In these calls, according to the government, the marketer went to lengths to describe how he viewed the pandemic as a money-making opportunity. The government’s theory of the case alleges that the marketer said, among other things, “while there are people going through what they are going through, you can either go bankrupt, or you can prosper,” and further, that his other work was on hold because “everybody has been chasing the COVID dollar bird.”
Effects of Government Scrutiny—and What to Do About It
Government scrutiny in the health-care field is often a question of “when,” not “if.” Given this, there are at least five practical effects likely to be felt by those in the pharmaceutical space who even tangentially touch the Covid-19 pandemic.
First, the government likely will be maintaining a very watchful eye of where its health-care infusion capital is spent and how it is spent—and this will likely continue for several years. The government can look back up to six years in investigating potential fraud. Now is a good time to remember that, if you accept federal money through the CARES Act or the federal health-care programs, you would be well-served by being extra vigilant and mindful of prosecutors’ scrutiny.
Second, while many health-care rules and regulations have been relaxed in recent weeks to allow for additional flexibility (for example, relaxing requirements for telemedicine visits), the government will still insist on strict compliance with certain provisions—most notably, the Anti-Kickback Statute. As the case in New Jersey demonstrates, prosecutors often hang their hats on the Anti-Kickback Statute, given its far reach. As such, laboratory owners need to carefully re-review its strict mandates.
Third, the government will likely cast a very skeptical eye on any practitioner or provider who seeks to profit from the Covid-19 pandemic. Seeking profits is not a crime, but the government has made clear that this as not being the time for practitioners to explicitly highlight profits over patient care and treatment.
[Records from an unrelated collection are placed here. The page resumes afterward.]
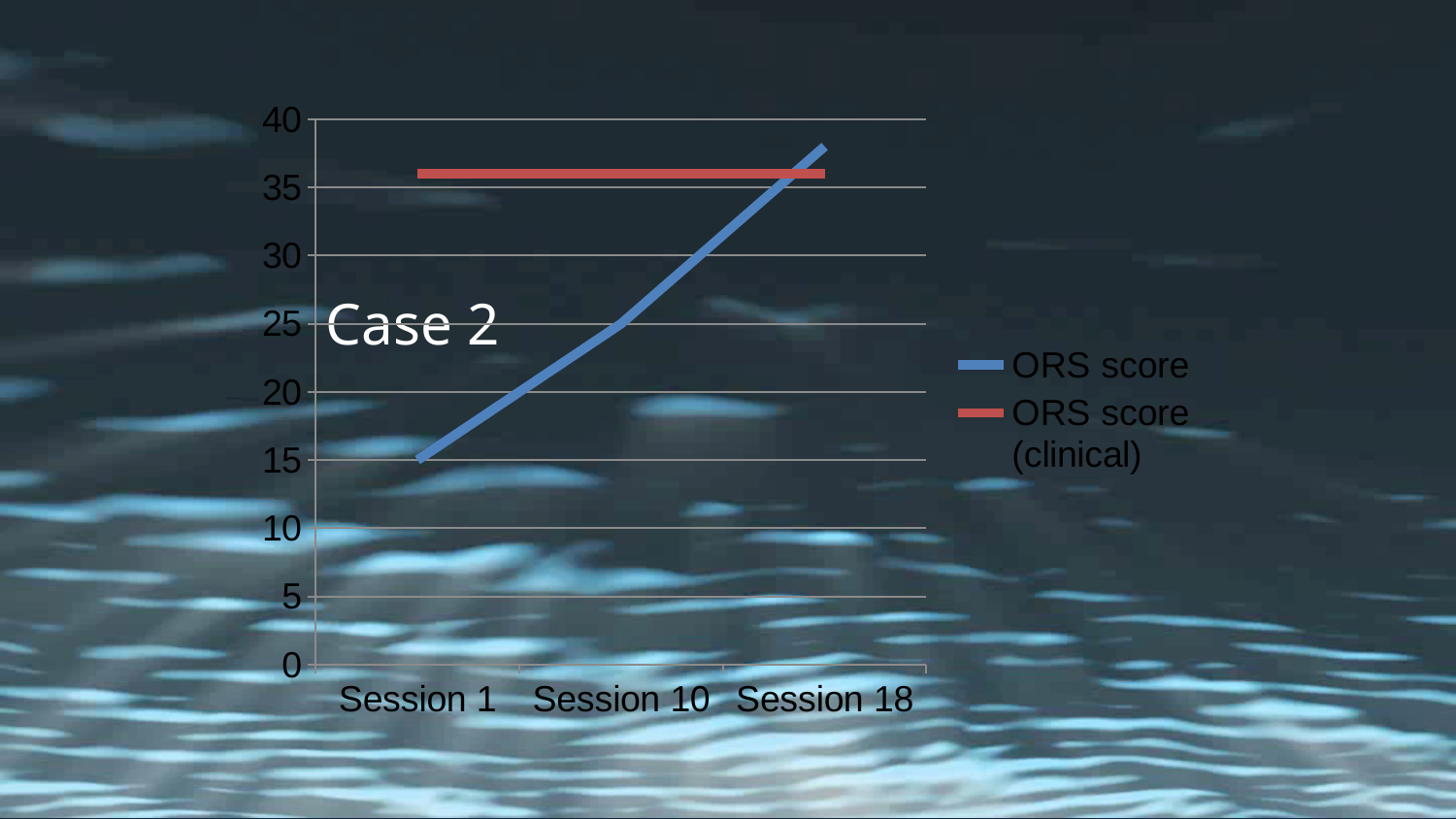
What is the difference between the ORS score at Session 10 and at Session 1? 10 Does the ORS score rise or fall from Session 1 to Session 18? rise At Session 1, which is larger: the ORS score or the ORS score (clinical)? ORS score (clinical) What is the ORS score at Session 10? 25 What kind of chart is shown on the slide? line chart Is the ORS score at Session 18 greater or less than 35? greater How many sessions are shown along the x axis? 3 How many series does the legend list? 2 At which session is the ORS score highest? Session 18 What is the ORS score at Session 1? 15 Is the ORS score (clinical) line greater or less than 40? less At which session is the ORS score lowest? Session 1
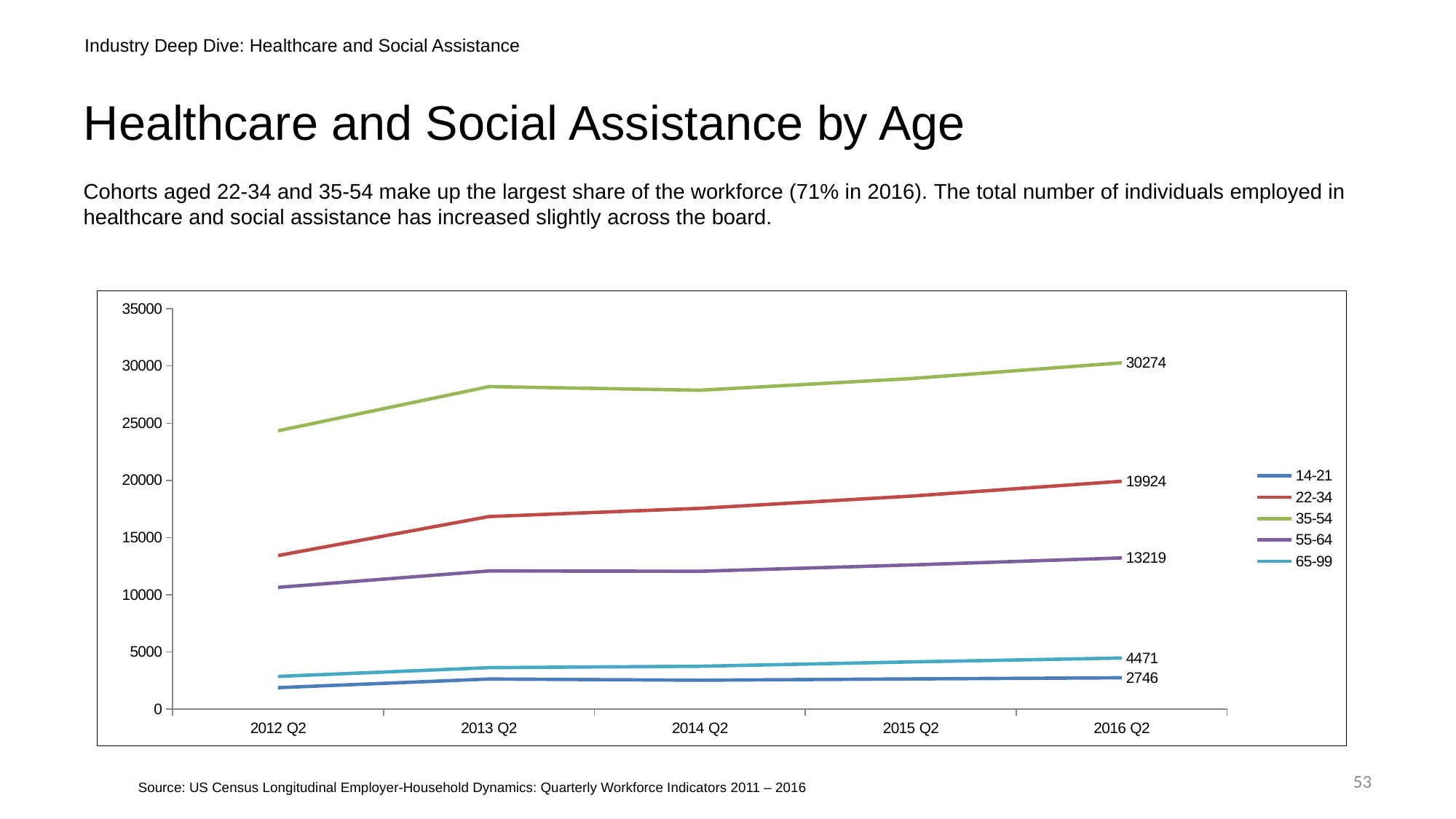
Is the value for the 35-54 series at 2012 Q2 greater or less than 20000? greater What is the difference between the 35-54 and 22-34 values at 2016 Q2? 10350 What is the value for the 35-54 series at 2016 Q2? 30274 How many series does the legend list? 5 Which age cohort has the highest value at 2016 Q2? 35-54 Which age cohort has the lowest value at 2016 Q2? 14-21 Does the 22-34 series rise or fall from 2012 Q2 to 2016 Q2? rise What kind of chart is shown on the slide? line chart Which is larger at 2016 Q2, the 65-99 value or the 14-21 value? 65-99 What is the value for the 14-21 series at 2016 Q2? 2746 What is the value for the 55-64 series at 2016 Q2? 13219 What is the value for the 22-34 series at 2016 Q2? 19924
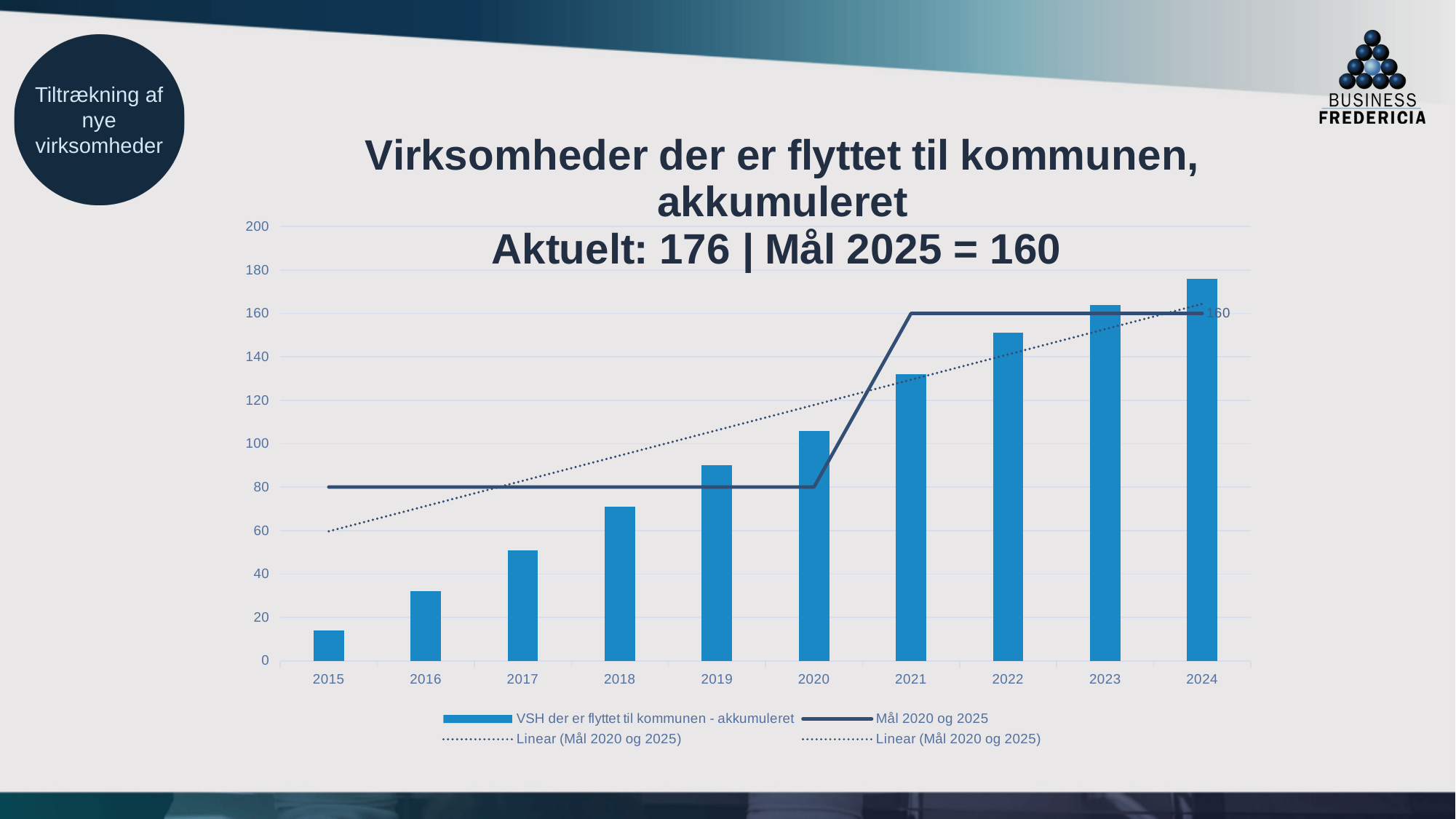
What kind of chart is shown on the slide? combination bar and line chart Which year has the highest bar for 'VSH der er flyttet til kommunen - akkumuleret'? 2024 Is the bar value for 2022 greater or less than 140? greater Do the bar values rise or fall from 2015 to 2024? rise Which year has a larger bar, 2020 or 2023? 2023 Is the bar value for 2015 greater or less than 20? less Which year has the lowest bar for 'VSH der er flyttet til kommunen - akkumuleret'? 2015 What value is labelled on the 'Mål 2020 og 2025' line at 2024? 160 Is the bar value for 2019 greater or less than 80? greater How many series does the chart legend list? 4 How many years are shown on the x axis of the chart? 10 What is the value of the 'Mål 2020 og 2025' line in 2020? 80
Fourth, while the government is rightfully devoting many resources to even experimental treatments, providers and pharmaceutical companies should be careful not to rush to market with unproven—and potentially ineffective—diagnostic testing tools. While this is axiomatic for a number of reasons, it is especially important now.
Fifth, and finally, the government is increasingly expecting anyone in the health-care space to have a robust compliance program to ferret out and address potential fraud, waste or abuse. The government now seemingly expects anyone in the health-care industry to have a compliance program as a prerequisite for participation in the federal health-care programs. A helpful starting point is to review the Justice Department’s April 2019 guidance on effective compliance measures.
It is unfortunate that at a time of peril, laboratory owners would need to be mindful of the government’s intense scrutiny and focus. Nonetheless, in the world of highly regulated health care, this focus is likely to remain for the foreseeable future. Those laboratory owners that are most adept at avoiding the government’s crosshairs are the ones that will recognize this enforcement paradigm as an opportunity rather than as an obstacle. Indeed, as the adage goes, an ounce of prevention is worth a pound of cure.
This column does not necessarily reflect the opinion of The Bureau of National Affairs, Inc. or its owners.